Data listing

——————————

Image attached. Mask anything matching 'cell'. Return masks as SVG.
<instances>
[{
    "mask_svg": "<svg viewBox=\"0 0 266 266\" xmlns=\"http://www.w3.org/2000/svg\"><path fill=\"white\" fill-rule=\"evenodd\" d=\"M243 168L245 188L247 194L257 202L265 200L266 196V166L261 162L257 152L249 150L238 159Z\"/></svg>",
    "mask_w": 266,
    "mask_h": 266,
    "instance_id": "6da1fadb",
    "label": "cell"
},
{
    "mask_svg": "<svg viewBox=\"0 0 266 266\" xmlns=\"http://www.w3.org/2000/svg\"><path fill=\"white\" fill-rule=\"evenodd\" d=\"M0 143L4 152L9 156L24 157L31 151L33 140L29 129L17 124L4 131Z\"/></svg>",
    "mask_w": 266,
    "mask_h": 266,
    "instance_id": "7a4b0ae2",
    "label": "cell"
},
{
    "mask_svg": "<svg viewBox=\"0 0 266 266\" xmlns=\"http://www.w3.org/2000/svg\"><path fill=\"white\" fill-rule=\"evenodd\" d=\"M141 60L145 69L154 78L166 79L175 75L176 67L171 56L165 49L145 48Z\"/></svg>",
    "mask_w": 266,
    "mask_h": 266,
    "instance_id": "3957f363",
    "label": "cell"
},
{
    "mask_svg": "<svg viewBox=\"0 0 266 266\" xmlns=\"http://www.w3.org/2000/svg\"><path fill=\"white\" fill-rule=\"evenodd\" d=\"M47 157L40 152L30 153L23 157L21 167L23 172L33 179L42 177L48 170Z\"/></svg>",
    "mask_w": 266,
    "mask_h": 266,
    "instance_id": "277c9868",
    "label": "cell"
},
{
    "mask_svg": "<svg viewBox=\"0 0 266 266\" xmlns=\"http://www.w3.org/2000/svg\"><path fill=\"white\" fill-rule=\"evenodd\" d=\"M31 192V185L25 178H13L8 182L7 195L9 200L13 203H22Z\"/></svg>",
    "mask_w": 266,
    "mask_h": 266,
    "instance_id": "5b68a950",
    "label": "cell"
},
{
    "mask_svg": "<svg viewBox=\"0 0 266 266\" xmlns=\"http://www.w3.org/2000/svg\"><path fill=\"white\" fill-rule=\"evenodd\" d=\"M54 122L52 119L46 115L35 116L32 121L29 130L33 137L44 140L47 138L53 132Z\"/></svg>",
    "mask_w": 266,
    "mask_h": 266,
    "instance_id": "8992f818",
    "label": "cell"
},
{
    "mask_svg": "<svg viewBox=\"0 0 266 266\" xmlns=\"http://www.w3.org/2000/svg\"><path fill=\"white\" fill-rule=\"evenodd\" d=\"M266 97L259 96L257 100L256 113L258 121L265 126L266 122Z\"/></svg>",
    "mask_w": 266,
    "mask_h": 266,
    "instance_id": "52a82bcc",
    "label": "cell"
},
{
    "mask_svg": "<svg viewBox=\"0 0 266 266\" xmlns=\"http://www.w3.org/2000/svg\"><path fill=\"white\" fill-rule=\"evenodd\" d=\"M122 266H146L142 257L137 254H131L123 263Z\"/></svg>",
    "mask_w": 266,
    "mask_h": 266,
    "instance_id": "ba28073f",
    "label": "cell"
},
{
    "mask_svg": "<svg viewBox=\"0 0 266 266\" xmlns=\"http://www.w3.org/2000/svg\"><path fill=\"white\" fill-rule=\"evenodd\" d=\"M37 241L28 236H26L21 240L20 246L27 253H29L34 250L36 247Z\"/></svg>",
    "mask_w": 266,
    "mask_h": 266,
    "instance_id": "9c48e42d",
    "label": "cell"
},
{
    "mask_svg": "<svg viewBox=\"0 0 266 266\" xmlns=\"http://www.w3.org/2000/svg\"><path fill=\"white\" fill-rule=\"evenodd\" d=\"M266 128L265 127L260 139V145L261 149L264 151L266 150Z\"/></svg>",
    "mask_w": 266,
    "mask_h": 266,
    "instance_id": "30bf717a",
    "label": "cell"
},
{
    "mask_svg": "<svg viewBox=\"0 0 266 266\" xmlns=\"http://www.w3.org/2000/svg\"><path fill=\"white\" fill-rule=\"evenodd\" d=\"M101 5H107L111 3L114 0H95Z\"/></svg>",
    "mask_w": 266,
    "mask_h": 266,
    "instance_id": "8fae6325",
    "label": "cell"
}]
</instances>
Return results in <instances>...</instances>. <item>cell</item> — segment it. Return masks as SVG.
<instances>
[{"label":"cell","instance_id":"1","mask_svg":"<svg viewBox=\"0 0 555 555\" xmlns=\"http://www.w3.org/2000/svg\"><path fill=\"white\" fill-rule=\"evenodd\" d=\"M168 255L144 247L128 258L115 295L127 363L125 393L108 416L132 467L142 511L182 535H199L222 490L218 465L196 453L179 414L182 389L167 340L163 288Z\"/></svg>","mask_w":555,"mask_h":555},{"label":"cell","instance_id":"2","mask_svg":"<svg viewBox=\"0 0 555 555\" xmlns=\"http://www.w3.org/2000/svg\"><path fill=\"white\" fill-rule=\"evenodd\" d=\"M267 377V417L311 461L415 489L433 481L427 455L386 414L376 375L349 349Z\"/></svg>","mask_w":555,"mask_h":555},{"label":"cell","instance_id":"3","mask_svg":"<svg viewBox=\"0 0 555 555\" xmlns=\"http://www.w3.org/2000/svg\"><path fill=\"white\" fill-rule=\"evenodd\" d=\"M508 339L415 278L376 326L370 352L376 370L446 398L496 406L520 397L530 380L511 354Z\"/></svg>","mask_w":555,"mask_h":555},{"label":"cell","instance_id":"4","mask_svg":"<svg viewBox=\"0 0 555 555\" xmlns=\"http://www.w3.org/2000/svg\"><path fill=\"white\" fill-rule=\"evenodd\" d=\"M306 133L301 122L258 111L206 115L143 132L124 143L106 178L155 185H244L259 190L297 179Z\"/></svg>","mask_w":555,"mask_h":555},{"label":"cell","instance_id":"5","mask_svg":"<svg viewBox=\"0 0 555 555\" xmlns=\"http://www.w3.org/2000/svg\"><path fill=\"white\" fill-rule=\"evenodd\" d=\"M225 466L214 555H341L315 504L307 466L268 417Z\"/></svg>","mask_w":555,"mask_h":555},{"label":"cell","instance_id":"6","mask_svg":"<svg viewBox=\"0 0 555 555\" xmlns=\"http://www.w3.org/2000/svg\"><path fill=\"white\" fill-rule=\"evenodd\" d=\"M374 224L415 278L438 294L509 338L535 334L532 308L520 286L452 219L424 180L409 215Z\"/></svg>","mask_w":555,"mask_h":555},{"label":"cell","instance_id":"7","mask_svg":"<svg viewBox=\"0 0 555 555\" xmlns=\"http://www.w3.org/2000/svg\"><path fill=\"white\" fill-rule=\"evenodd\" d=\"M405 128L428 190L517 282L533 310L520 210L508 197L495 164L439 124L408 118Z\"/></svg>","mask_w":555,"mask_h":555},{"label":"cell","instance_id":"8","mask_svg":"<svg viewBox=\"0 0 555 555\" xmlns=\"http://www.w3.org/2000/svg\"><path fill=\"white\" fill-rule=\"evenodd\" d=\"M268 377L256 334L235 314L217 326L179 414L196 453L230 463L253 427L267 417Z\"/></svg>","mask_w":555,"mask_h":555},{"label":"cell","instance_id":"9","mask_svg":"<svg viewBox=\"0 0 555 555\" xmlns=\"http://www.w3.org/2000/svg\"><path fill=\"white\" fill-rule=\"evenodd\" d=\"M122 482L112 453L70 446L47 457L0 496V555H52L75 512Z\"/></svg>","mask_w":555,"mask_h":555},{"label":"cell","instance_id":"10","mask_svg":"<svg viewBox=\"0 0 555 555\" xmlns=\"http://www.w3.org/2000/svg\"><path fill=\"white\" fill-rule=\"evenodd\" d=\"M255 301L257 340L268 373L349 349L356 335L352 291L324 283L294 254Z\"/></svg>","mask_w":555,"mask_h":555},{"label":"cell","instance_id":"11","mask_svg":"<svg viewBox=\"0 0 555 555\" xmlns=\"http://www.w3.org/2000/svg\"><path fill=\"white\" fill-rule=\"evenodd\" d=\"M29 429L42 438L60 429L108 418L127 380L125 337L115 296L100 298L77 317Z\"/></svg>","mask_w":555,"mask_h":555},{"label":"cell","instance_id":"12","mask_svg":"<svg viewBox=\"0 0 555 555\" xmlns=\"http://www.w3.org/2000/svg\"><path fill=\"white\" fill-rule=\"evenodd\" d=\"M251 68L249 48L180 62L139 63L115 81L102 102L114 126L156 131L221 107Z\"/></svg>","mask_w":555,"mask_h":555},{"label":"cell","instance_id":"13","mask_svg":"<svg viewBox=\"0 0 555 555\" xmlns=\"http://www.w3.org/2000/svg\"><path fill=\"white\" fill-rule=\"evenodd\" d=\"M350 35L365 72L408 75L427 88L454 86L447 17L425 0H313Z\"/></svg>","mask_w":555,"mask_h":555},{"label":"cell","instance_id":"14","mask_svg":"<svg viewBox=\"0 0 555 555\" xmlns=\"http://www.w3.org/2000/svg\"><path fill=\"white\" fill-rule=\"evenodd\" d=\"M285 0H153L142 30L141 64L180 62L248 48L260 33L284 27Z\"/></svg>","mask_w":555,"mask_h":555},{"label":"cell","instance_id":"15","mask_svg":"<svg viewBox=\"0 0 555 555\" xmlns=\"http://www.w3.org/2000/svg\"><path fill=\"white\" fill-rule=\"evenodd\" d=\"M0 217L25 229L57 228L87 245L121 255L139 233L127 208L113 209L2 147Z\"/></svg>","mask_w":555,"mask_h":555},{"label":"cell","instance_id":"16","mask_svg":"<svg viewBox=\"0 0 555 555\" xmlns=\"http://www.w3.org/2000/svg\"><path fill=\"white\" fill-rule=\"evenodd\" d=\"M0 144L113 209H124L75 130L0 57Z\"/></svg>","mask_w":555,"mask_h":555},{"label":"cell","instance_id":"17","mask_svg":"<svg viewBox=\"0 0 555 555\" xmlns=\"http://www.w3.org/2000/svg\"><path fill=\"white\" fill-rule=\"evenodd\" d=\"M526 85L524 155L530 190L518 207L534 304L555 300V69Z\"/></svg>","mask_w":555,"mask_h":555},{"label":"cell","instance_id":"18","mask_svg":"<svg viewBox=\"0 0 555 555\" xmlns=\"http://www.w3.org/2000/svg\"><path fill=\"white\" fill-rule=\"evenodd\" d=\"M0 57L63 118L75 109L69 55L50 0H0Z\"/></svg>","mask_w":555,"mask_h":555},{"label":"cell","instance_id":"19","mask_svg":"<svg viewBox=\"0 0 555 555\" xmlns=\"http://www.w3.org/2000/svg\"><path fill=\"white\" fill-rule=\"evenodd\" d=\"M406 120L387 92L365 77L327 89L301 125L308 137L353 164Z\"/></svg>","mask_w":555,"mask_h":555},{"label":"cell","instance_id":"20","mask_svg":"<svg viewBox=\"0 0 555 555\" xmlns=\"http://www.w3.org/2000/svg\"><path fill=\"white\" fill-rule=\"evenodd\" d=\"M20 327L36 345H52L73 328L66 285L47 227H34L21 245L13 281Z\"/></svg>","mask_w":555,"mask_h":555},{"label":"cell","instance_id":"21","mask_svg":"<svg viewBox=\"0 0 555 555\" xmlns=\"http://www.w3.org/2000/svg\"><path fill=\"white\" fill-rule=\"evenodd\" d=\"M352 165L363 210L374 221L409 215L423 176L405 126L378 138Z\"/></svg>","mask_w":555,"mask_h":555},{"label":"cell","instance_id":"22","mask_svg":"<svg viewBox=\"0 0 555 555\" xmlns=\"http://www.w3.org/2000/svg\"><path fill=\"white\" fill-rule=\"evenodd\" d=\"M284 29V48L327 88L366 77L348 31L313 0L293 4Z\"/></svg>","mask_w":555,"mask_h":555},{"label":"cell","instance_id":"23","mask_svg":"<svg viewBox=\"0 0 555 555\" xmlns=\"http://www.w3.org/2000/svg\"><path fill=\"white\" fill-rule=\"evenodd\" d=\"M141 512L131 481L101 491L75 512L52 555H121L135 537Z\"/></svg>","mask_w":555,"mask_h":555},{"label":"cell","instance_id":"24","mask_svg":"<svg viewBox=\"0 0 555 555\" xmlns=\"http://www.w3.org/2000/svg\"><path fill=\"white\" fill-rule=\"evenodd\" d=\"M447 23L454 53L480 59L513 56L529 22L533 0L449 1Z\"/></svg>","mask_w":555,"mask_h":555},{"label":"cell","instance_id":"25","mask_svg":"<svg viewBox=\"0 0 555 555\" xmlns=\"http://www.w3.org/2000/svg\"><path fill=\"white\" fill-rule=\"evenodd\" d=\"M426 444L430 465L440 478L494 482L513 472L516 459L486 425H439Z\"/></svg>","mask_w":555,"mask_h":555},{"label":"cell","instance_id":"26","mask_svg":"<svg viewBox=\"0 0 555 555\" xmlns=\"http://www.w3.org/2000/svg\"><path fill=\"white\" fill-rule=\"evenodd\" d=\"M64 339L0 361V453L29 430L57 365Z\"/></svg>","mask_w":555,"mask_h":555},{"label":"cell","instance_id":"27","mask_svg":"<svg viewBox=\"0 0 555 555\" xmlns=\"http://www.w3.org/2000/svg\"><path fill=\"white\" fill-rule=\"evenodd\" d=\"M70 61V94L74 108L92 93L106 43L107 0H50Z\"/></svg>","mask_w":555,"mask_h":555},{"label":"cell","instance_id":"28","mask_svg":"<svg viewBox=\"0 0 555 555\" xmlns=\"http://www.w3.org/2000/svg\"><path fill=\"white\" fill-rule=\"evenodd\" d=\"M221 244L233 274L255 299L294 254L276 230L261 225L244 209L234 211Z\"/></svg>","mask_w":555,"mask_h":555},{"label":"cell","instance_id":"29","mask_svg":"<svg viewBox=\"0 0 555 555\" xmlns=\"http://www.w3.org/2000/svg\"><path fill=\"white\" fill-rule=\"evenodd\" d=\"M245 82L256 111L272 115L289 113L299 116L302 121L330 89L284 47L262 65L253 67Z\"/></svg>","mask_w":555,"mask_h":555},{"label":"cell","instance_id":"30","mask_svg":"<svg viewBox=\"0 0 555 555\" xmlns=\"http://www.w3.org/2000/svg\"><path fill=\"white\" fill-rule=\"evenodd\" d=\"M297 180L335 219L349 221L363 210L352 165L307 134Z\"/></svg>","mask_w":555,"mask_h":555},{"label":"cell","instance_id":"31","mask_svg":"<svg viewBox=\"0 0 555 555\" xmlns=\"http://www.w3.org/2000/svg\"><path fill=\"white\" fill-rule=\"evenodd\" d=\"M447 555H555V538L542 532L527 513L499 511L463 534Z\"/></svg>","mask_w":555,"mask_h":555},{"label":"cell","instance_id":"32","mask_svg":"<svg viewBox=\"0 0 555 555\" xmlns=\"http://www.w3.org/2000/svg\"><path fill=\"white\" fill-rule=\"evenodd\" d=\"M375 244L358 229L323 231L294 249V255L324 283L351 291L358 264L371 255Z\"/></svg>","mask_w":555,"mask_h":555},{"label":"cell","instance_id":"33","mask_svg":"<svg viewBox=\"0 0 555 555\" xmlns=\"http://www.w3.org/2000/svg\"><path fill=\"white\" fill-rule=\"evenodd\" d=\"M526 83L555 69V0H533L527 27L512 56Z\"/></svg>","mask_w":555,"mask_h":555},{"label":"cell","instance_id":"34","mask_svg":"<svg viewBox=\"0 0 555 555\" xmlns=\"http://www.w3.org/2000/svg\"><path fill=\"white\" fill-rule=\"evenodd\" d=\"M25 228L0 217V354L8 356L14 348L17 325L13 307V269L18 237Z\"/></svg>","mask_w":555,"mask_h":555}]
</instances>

——————————

■ WHAT TO DO
Repeat the material word for word, from its very first line through the line that contains "157L40 152L30 153L23", both included.

■ EXPECTED ANSWER
Image attached. Mask anything matching 'cell'. Return masks as SVG.
<instances>
[{
    "mask_svg": "<svg viewBox=\"0 0 266 266\" xmlns=\"http://www.w3.org/2000/svg\"><path fill=\"white\" fill-rule=\"evenodd\" d=\"M243 168L245 188L247 194L257 202L265 200L266 196V166L261 162L257 152L249 150L238 159Z\"/></svg>",
    "mask_w": 266,
    "mask_h": 266,
    "instance_id": "6da1fadb",
    "label": "cell"
},
{
    "mask_svg": "<svg viewBox=\"0 0 266 266\" xmlns=\"http://www.w3.org/2000/svg\"><path fill=\"white\" fill-rule=\"evenodd\" d=\"M0 143L4 152L9 156L24 157L31 151L33 140L29 129L17 124L4 131Z\"/></svg>",
    "mask_w": 266,
    "mask_h": 266,
    "instance_id": "7a4b0ae2",
    "label": "cell"
},
{
    "mask_svg": "<svg viewBox=\"0 0 266 266\" xmlns=\"http://www.w3.org/2000/svg\"><path fill=\"white\" fill-rule=\"evenodd\" d=\"M141 60L145 69L154 78L166 79L175 75L176 67L171 56L165 49L145 48Z\"/></svg>",
    "mask_w": 266,
    "mask_h": 266,
    "instance_id": "3957f363",
    "label": "cell"
},
{
    "mask_svg": "<svg viewBox=\"0 0 266 266\" xmlns=\"http://www.w3.org/2000/svg\"><path fill=\"white\" fill-rule=\"evenodd\" d=\"M47 157L40 152L30 153L23 157L21 167L23 172L33 179L42 177L48 170Z\"/></svg>",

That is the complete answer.